-------- ESTRATTO DELLA FONTE
«Gli agenti della “Sasso”, liberi d’estate
sono stati dirottati in massa a Verona
I politici dovrebbero occuparsi di questo»
di Diego Neri
La convenzione con cui il Comune ha incaricato la società “Pantere” di pattugliare Campo Marzo e dintorni tutti i fine settimana da giugno a ottobre è illegittima. La contestazione, nell’aria da tempo, arriva dai sindacati di polizia, che ritengono il documento da sistemare, ma soprattutto la metodologia adottata dal vicesindaco Sorrentino errata: «Non è con dei buttafuori che si produce sicurezza e si tranquillizzano i cittadini».
In realtà, che la convenzione non fosse del tutto adeguata era una voce che rimbalzava da giorni, tanto che il prefetto Angelo Tranfaglia avrebbe sollecitato una modifica in alcuni punti. È in corso una correzione, e sarebbe stata già prodotta una nuova bozza per migliorare i punti critici. Nello specifico le “pantere” non potrebbero esercitare attività di pubblica sicurezza né avrebbero titolo per invitare i cittadini al rispetto delle regole. Analoghe soluzioni erano state tentate, invano, in altre parti d’Italia, come nel Veronese, dove il Comune di Peschiera nel 2004 aveva pagato dei privati per allontanare dalla statale prostitute e clienti. Ora, con buoni frutti, quel servizio lo svolgono i vigili urbani.
----------------
-------- DATI DA ANALIZZARE
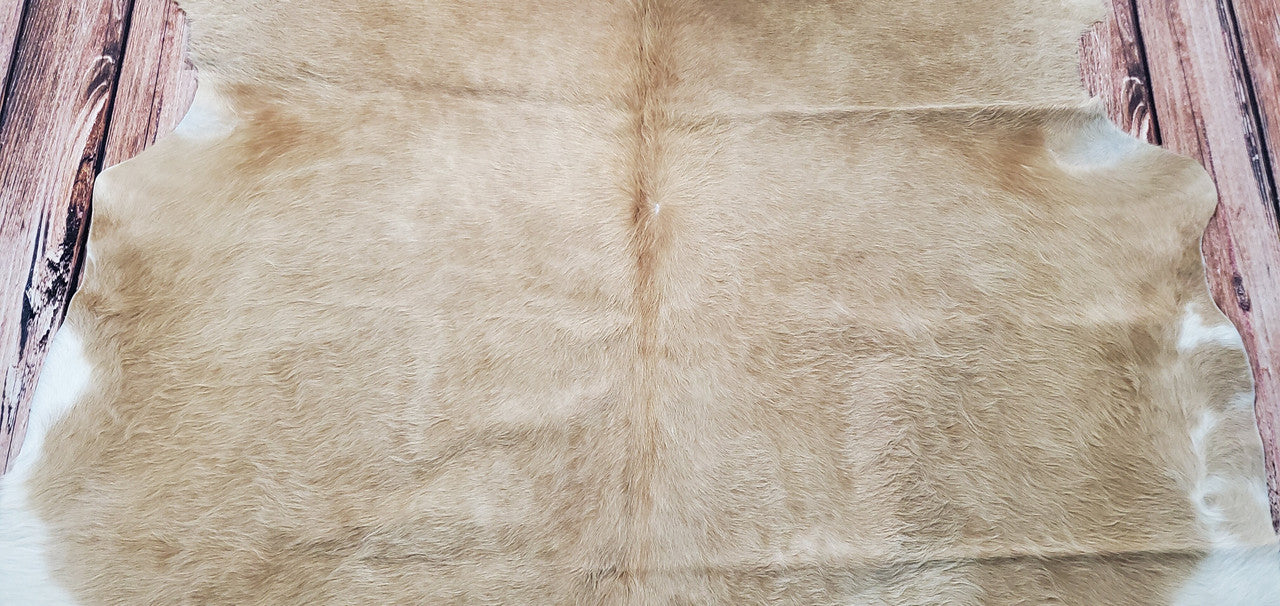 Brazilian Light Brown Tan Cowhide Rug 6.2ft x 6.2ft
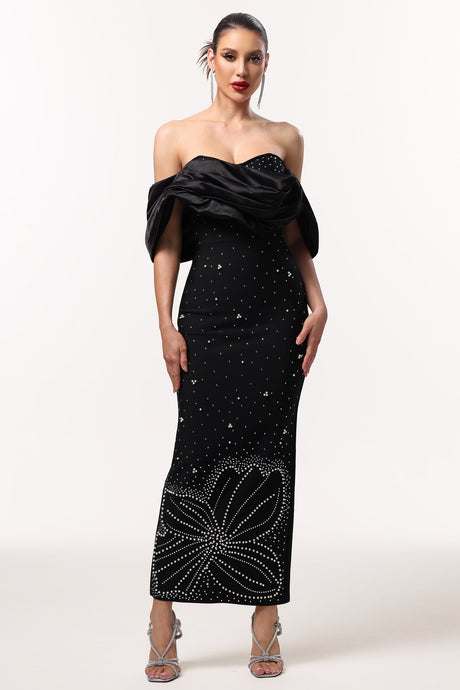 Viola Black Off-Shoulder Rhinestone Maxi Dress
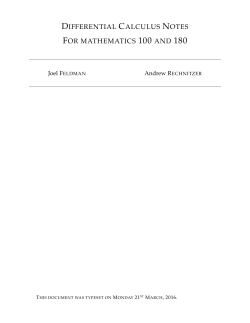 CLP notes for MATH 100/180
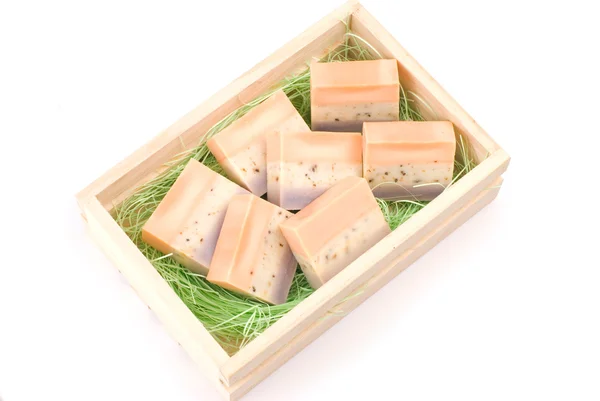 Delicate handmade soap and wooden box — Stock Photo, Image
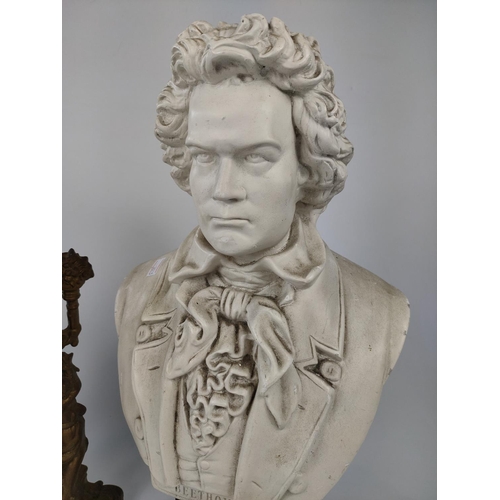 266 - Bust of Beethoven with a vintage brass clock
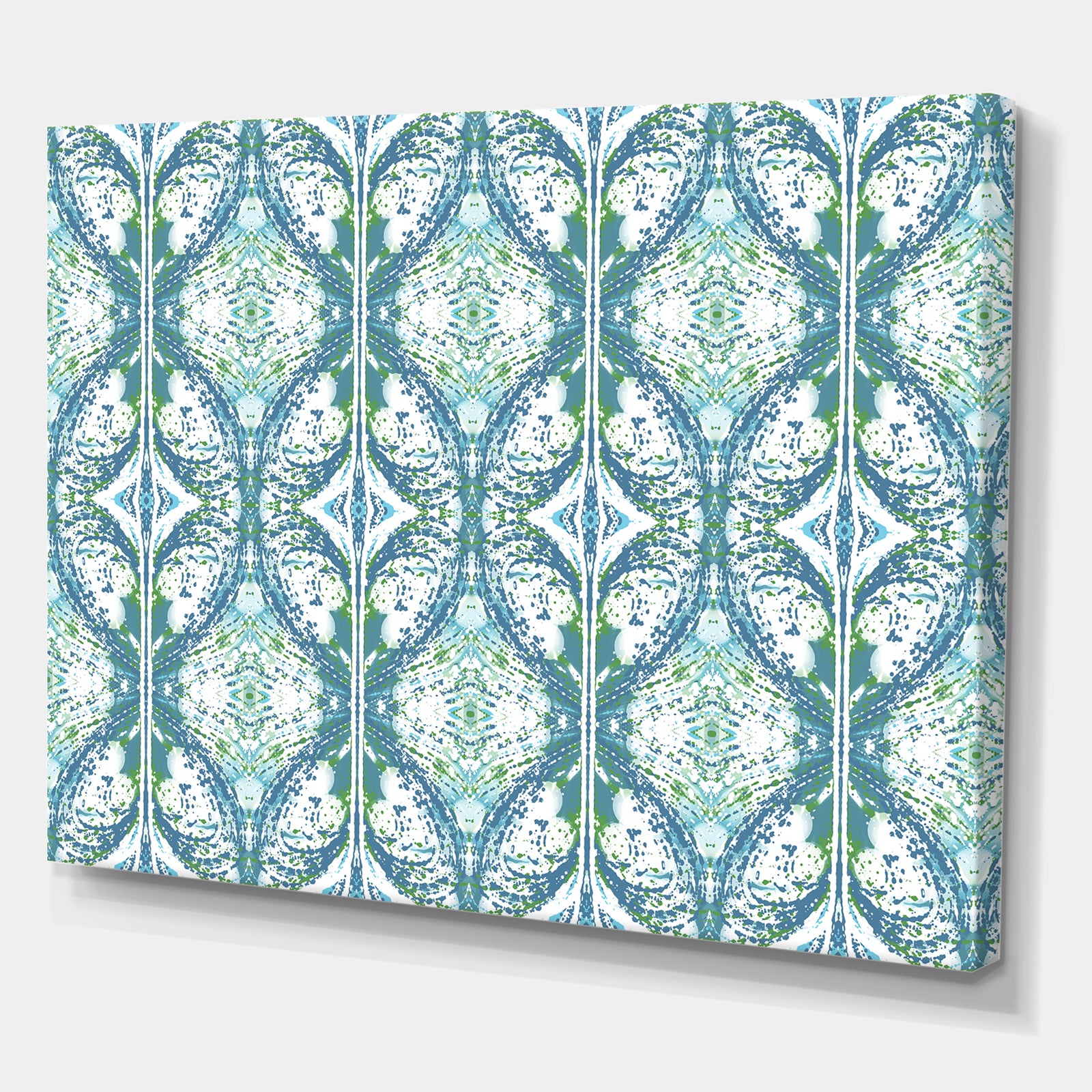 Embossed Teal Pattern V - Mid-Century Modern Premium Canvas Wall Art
----------------
#### CONSEGNA
Rispondi per favore a queste domande sull'articolo relativo alla convenzione con la società “Pantere”:
(a) In quali giorni e in quali mesi la società deve pattugliare Campo Marzo e dintorni?
(b) Chi avrebbe sollecitato una modifica della convenzione in alcuni punti?
(c) In che anno il Comune di Peschiera aveva pagato dei privati per allontanare dalla statale prostitute e clienti?
Per rispondere basati soltanto sull'articolo.

#### SOLUZIONE ESERCIZIO
(a) Tutti i fine settimana, da giugno a ottobre.
(b) Il prefetto Angelo Tranfaglia.
(c) Nel 2004.